PMCID: PMC4537393 NIHMSID: NIHMS703719 PMID: 26195483

Abstract

The sympathetic and pressor responses to exercise are exaggerated in hypertension. Evidence suggests that an overactive exercise pressor reflex (EPR) contributes to this abnormal responsiveness. The mechanisms underlying this EPR overactivity are poorly understood. An increasing body of evidence suggests aldosterone as well as excessive salt intake play a role in regulating resting sympathetic activity and blood pressure in hypertension. Therefore, each is a good candidate for the generation of EPR dysfunction in this disease. The purpose of this study was to examine whether excessive salt intake and/or chronic administration of aldosterone potentiate EPR function. Changes in mean arterial pressure (MAP) and renal sympathetic nerve activity (RSNA) induced by EPR stimulation were examined in vehicle and aldosterone treated (4 weeks via osmotic mini-pump) Sprague-Dawley rats given either water or saline (elevated salt load) to drink. Compared to vehicle/water-treated rats, stimulation of the EPR by muscle contraction evoked significantly greater increases in MAP in vehicle/saline, aldosterone/water and aldosterone/saline-treated animals (14±3, 29±3, 37±6, and 44±7mm Hg kg⁻¹, respectively, P<0.01). A similar RSNA response profile was likewise produced (39±11, 87±15, 110±20, and 151±25 % kg⁻¹, respectively, P<0.01). The pressor and sympathetic responses to the individual activation of the mechanically and chemically-sensitive components of the EPR were also augmented by both saline and aldosterone. These data provide the first direct evidence that both aldosterone and high salt intake elicit EPR overactivity. As such, each represents a potential mechanism by which sympathetic activity and blood pressure are augmented during exercise in hypertension.

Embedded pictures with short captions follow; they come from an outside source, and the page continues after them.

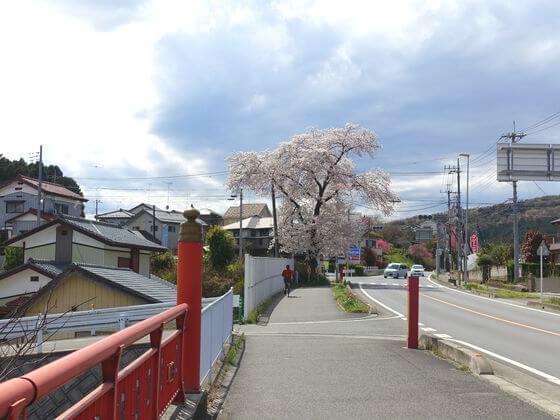 埼玉 巾着田 桜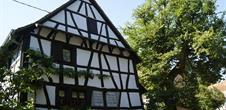 Berceau du judaïsme rural 12 Synagogue de Mulhausen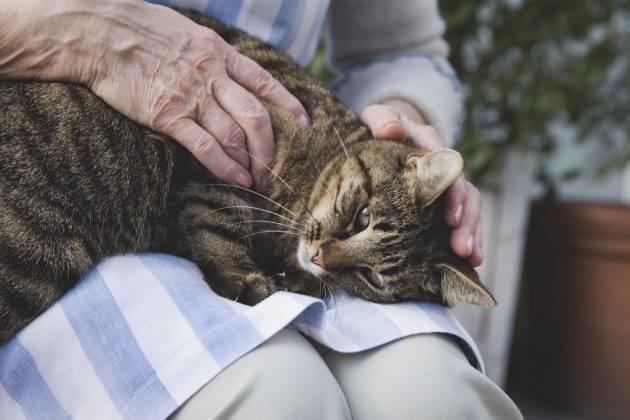 Старая кошка - особенности содержания и ухода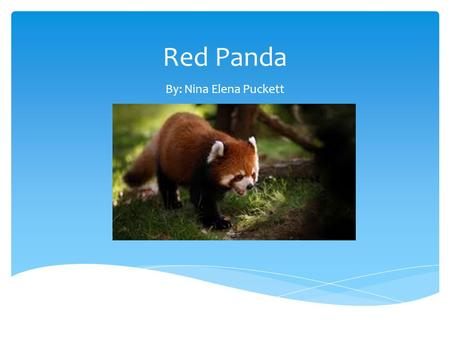 Red Panda By: Nina Elena Puckett.  I will need a backpack that cost $50.14 to carry stuff.  Sleeping bags to sleep in cost $36.99  Rain gear to not.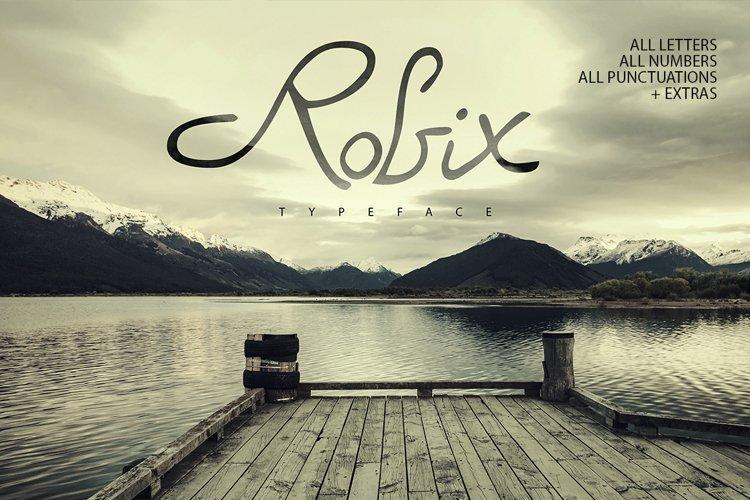 Robix Typeface  Extras example image 1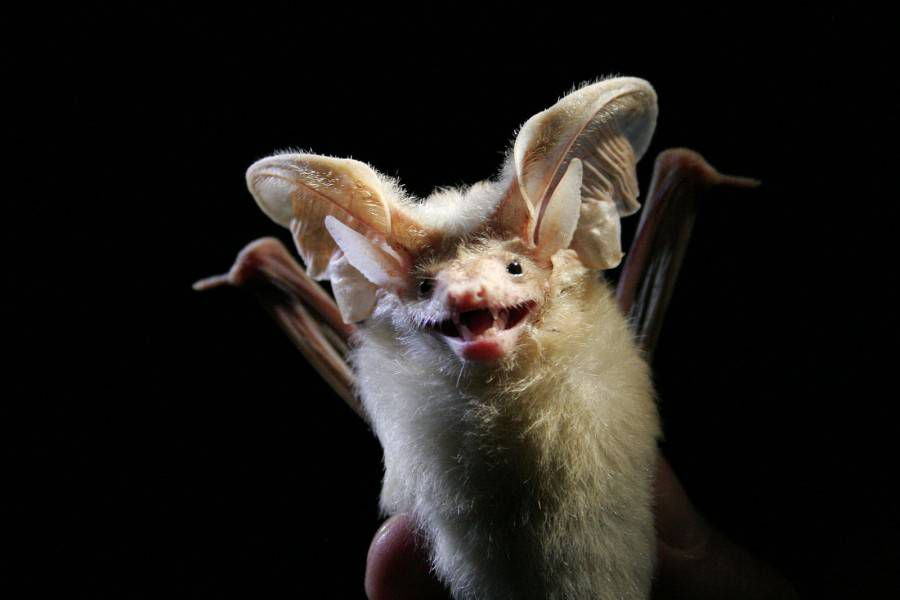 A long-eared bat is held up in front of a dark background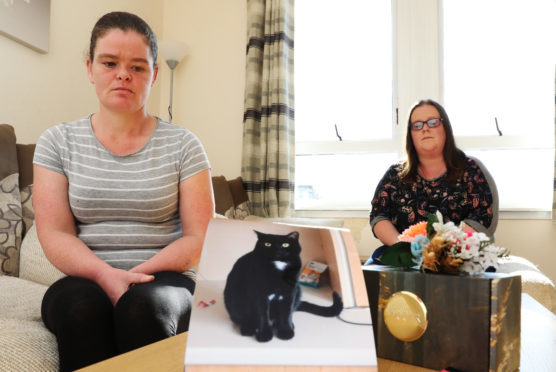 Lorna Ogilvie and Michelle Williamson with pictures of Sylvester, 3 who was run down on Wednesday and the ashes of Tigger who was run down last year.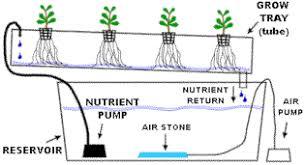 nft hydroponic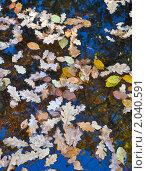 Фон из опавших листьев в воде. Стоковое фото, фотограф Ольга Крупская / Фотобанк Лори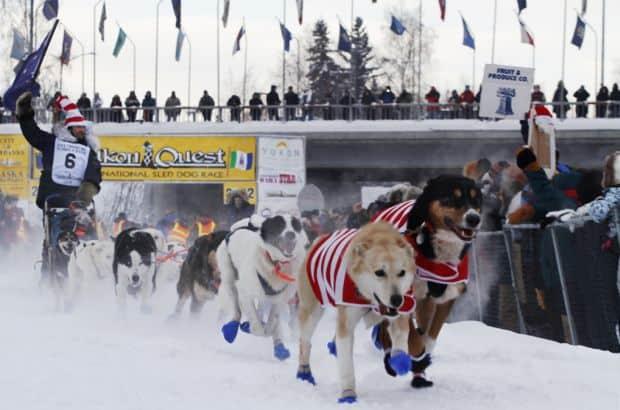 Cursa saniilor trase de caini Yukon Quest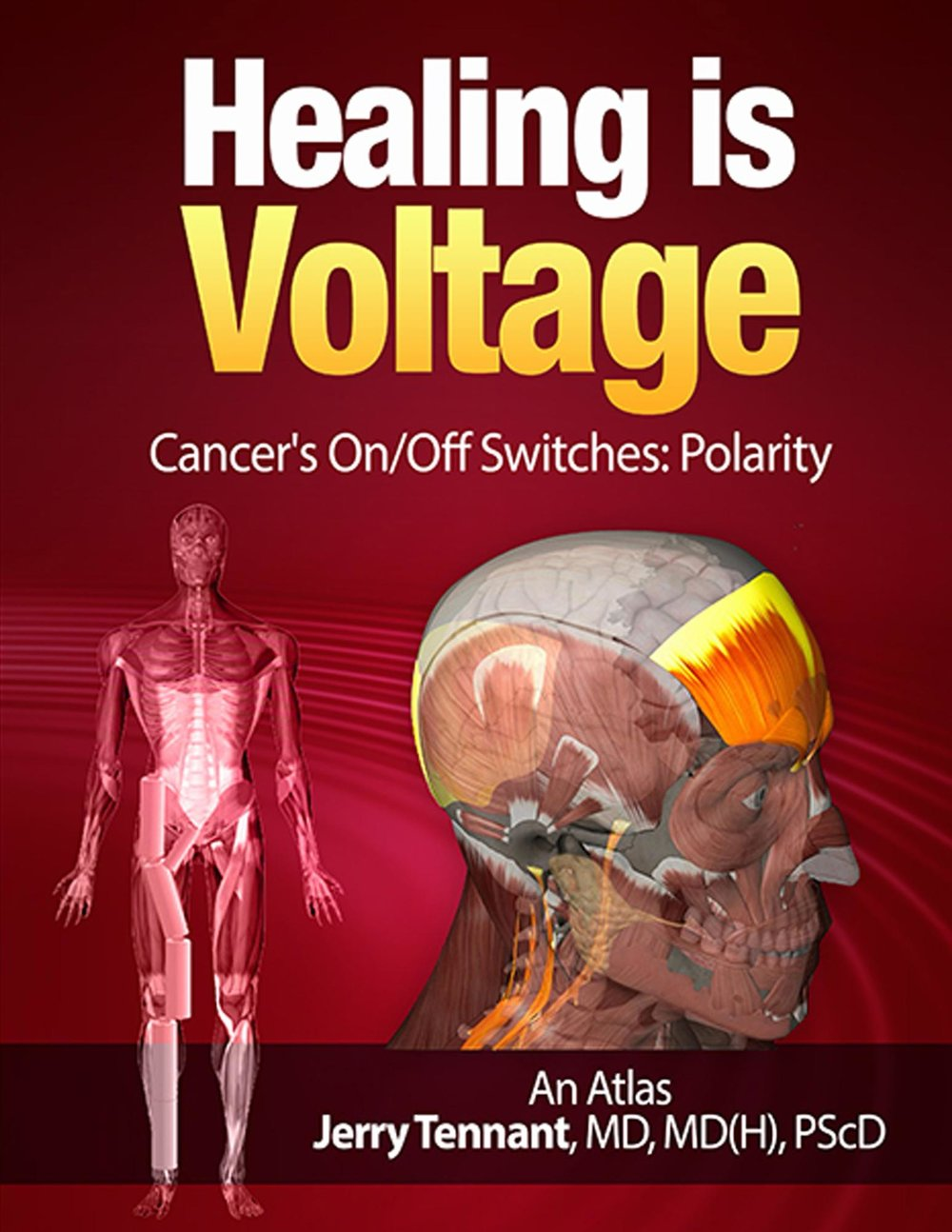 Very few health articles mention pH as a factor of voltage. They persist on explaining everything through the lens of chemical reactions only, leaving us to continue believing only in the paradigm of mechanical (surgery), and chemical (drugs) solutions to issues.  We are missing a HUGE component!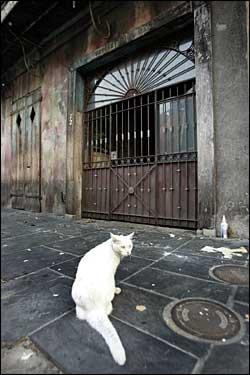 Preservation Hall cat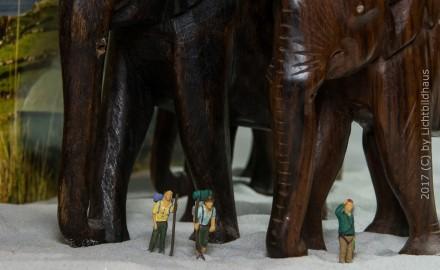 Elefanten? Wo sind hier Elefanten?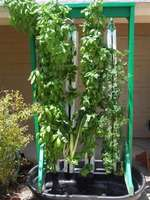 Frame_with_planted_towers_over_50_gallon_medium_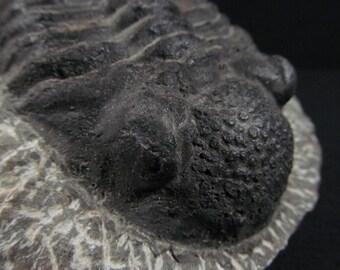 Fossil Trilobite - Drotops megalomanicus - Issoumour, Morocco - Fossil Arthropod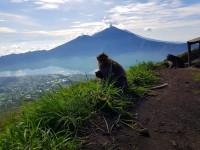 Запорожец месяц проживший на Бали: «Я ошибался, когда летел за пляжным отдыхом»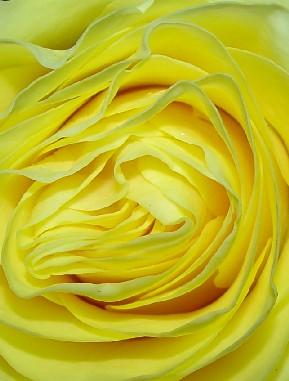 4662 Yellow Rose crop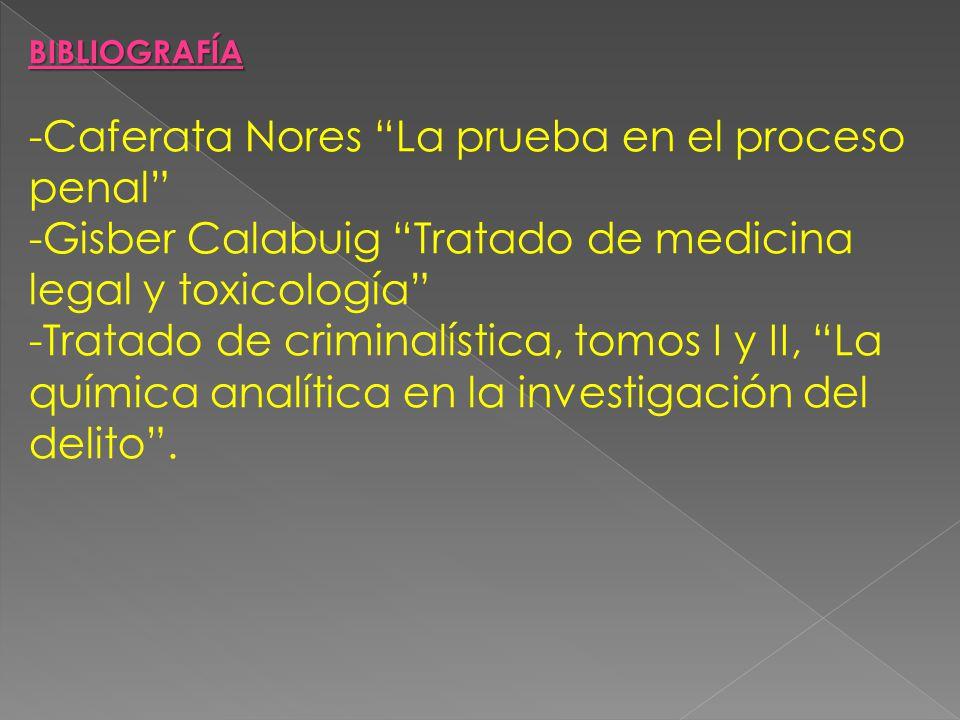 Caferata Nores La prueba en el proceso penal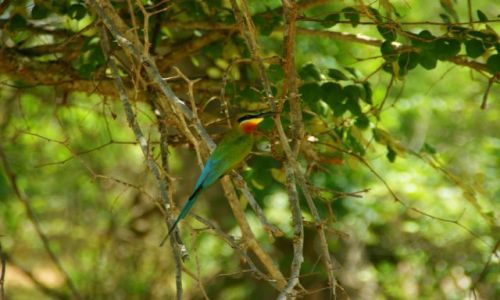 Zdjęcie SRI LANKA / Yella / Yella / Ptok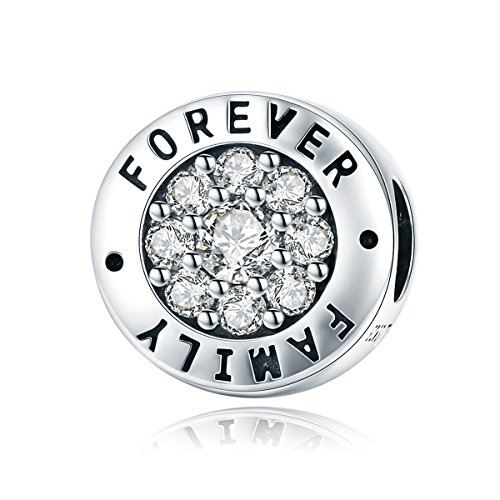 WOSTU 925 Sterling Silver Family Forever Bead Charms fit Charm Bracelets Cubic Zirconia Pendant Charms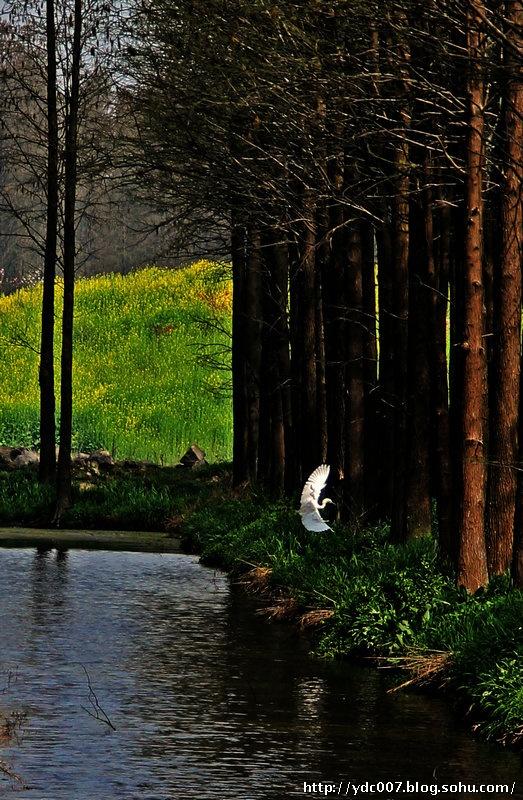 翩翩水上 我们在森林公园周围窥视一番,见到有辆大巴拉来一车客人,竟然也没有进园,在周围游荡一会儿离去了。看来不是只有我们觉得票价不合理。既然来了,我们决定在周围转转,兴化水乡春光各处都十分美丽。森林公园东面是一条小河,河畔堤坡上开满金黄的油菜花。河东就是通往县城的公路,路旁成排的碧桃正在盛开,姹紫嫣红满枝头。公路东侧是一片湖泊水面,水波荡漾。湖畔翠绿的垂柳随风飘荡。湖上有人撑着一条柳叶舟在湖上飘荡。远远望去,湖那岸是一眼望不到边金灿灿的油菜花。满目春光令人陶醉。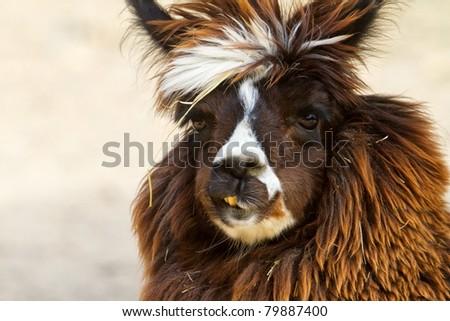 domestic llama face detail - stock photo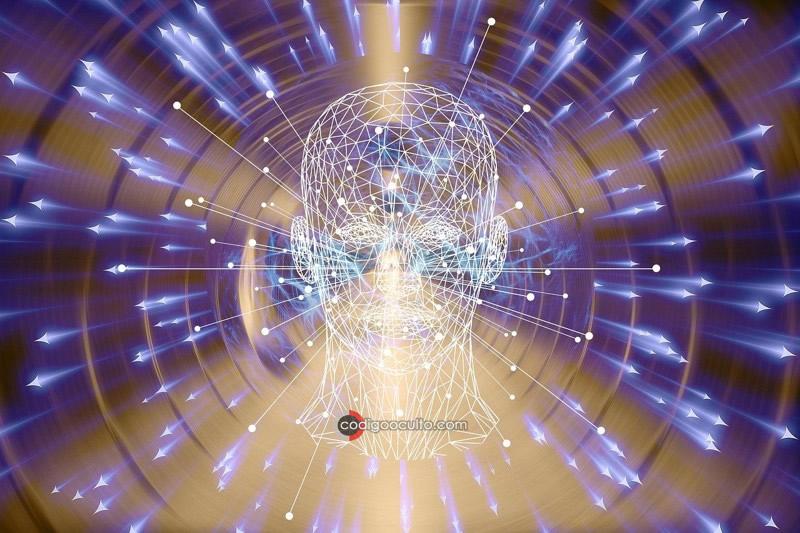 Reencarnación es real y la conciencia está contenida dentro del universo, dicen expertos
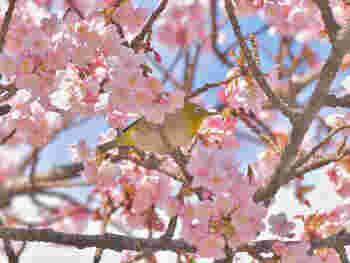 「春分」「冬至」などよく耳にするのが「二十四節気」で1年を24等分して約15日ごとに分けた季節のこと。約2600年も前に中国の黄河地方で作られた暦のため、実際の日本の気候とは若干のずれがあります。 「七十二候」は半月ごとの季節変化を表す「二十四節気」をさらに約5日おきに分け、気象の動きや動植物の変化を知らせるもので、日本の気候や風土に合うよう江戸時代に入ってから何度か改定されています。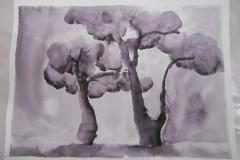 Cours de dessin - Encre de chine - L'arbre - 2015 - 2016 - 12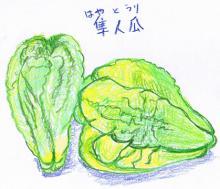 J.ヤンズのつれづれ絵日記道中-隼人瓜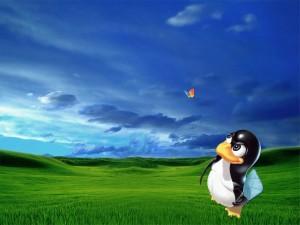 Tux a la caza de MSN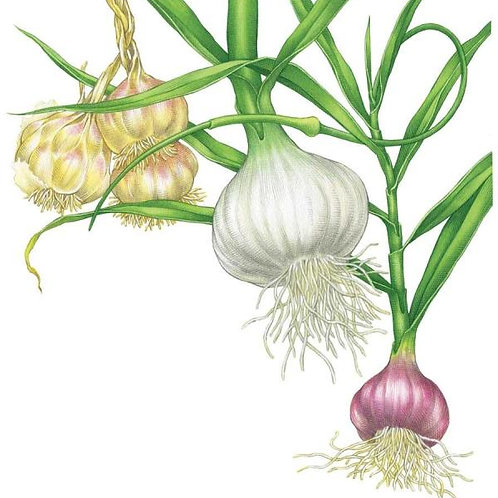 CNS0011 Allicin(Allium sativum L) 3% HPLC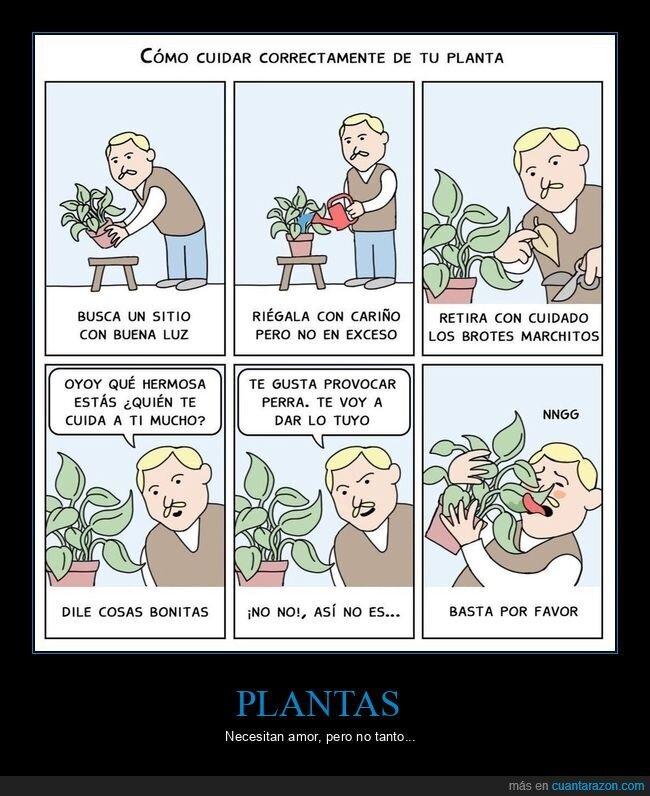 cuidar,planta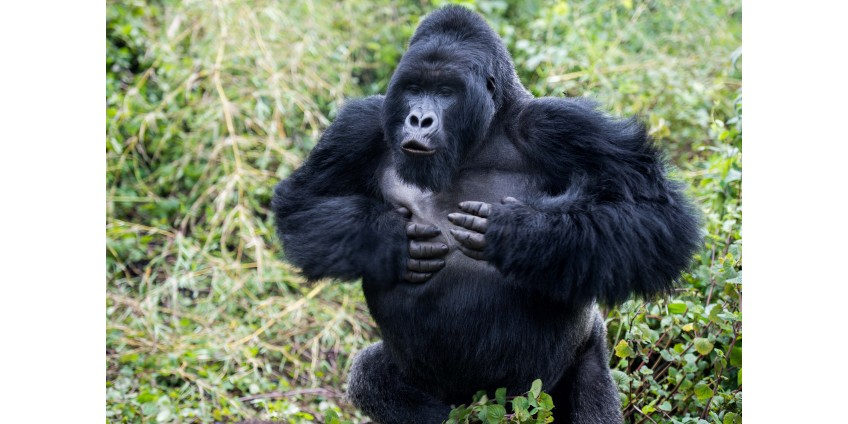 В зоопарке Сан-Диего у горилл выявили коронавирус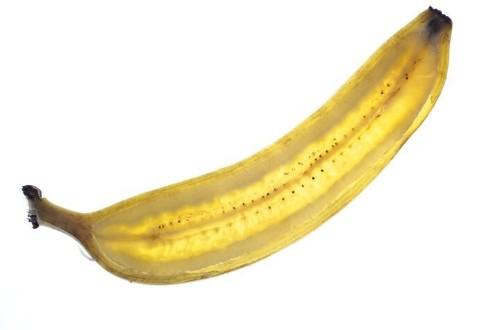 These Magical Bananas Taste Exactly Like Ice Cream   HuffPost Life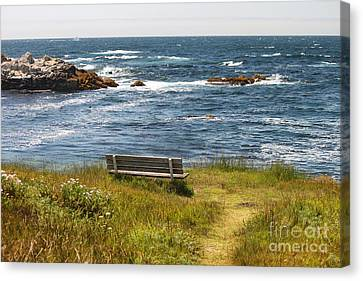 Serenity Bench Canvas Print by Bev Conover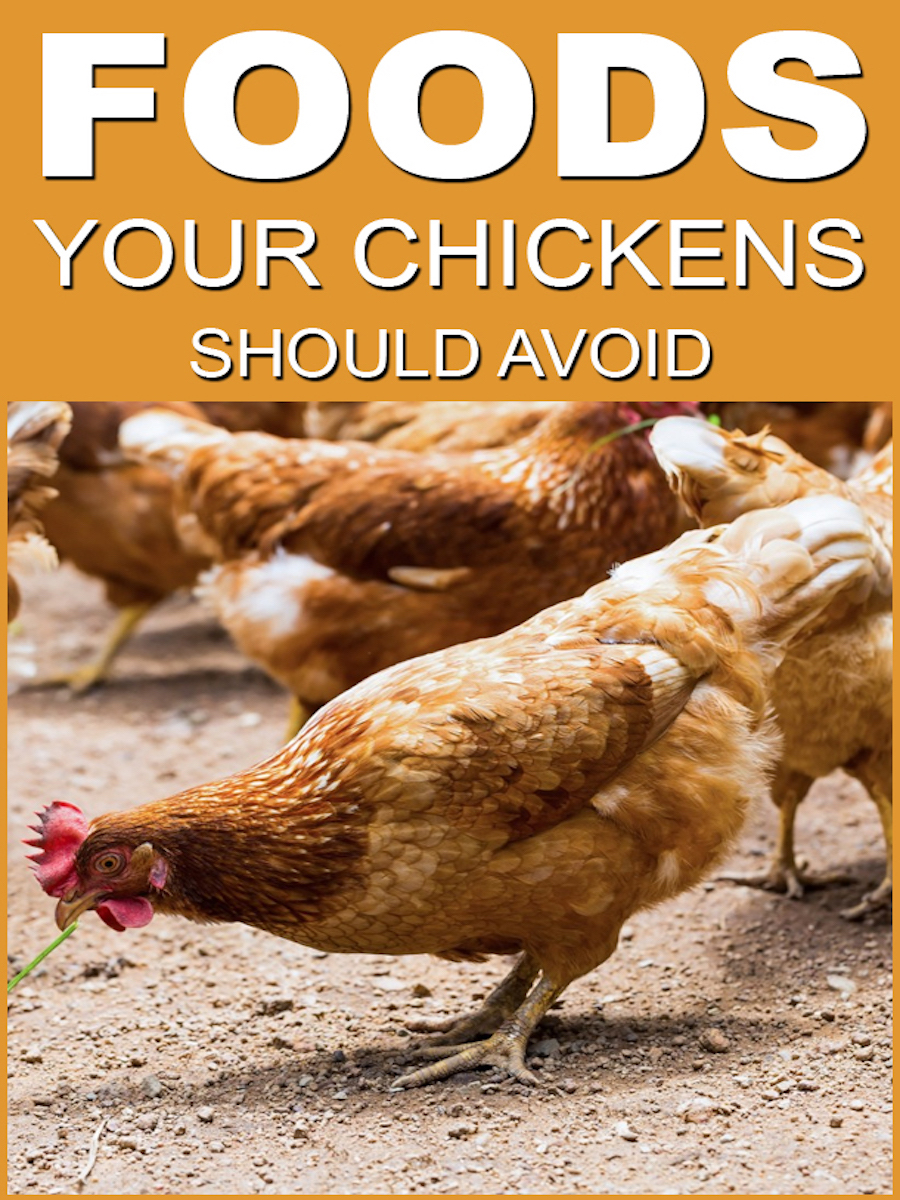 food your chickens should avoid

Keywords: exercise pressor reflex, blood pressure, sympathetic nerve activity, renin angiotensin system

INTRODUCTION

The cardiovascular response to exercise is abnormally exaggerated in hypertensive patients and characterized by augmented increases in arterial blood pressure (BP), heart rate (HR), and sympathetic nerve activity (SNA) ¹. Since such responses have been shown to be associated with elevated risks for myocardial ischemia, myocardial infarction, cardiac arrest and/or stroke during and after physical activity, elucidating the cause of the cardiovascular hyper-excitability is clinically as well as physiologically important ².

Afferent signals from working skeletal muscle are an important source of neural input to the brain stem during exercise and contribute significantly to the regulation of sympathetic outflow as well as the cardiovascular system during physical activity ³. These contraction-induced signals, which comprise the skeletal muscle exercise pressor reflex (EPR), are generated by stimulation of group III (predominantly mechanically-sensitive A-δ fibers associated with the muscle mechanoreflex) and IV (primarily chemically-sensitive C fibers associated with the muscle metaboreflex) skeletal muscle afferents ^{3, 4}. It has been extensively demonstrated in a number of animal models of human hypertension that the EPR is overactive in the disease contributing significantly to the exaggerated increases in SNA and BP that manifest during exercise ^5–7. That being stated, the mechanisms underlying the pathogenesis of EPR dysfunction in hypertension have not been fully established.

Aldosterone is well known to contribute to the development of hypertension. Circulating aldosterone penetrates the blood-brain barrier at concentrations paralleling those found in plasma ^{8, 9}. Aldosterone has been shown to act centrally stimulating the sympathetic nervous system ^{10, 11}. Earlier studies demonstrated that direct infusion of aldosterone into the cerebral ventricles causes a sustained increase in BP and renal SNA (RSNA) in rats and dogs ^12–16. As such, aldosterone represents a potential mechanistic candidate for the generation of EPR overactivity.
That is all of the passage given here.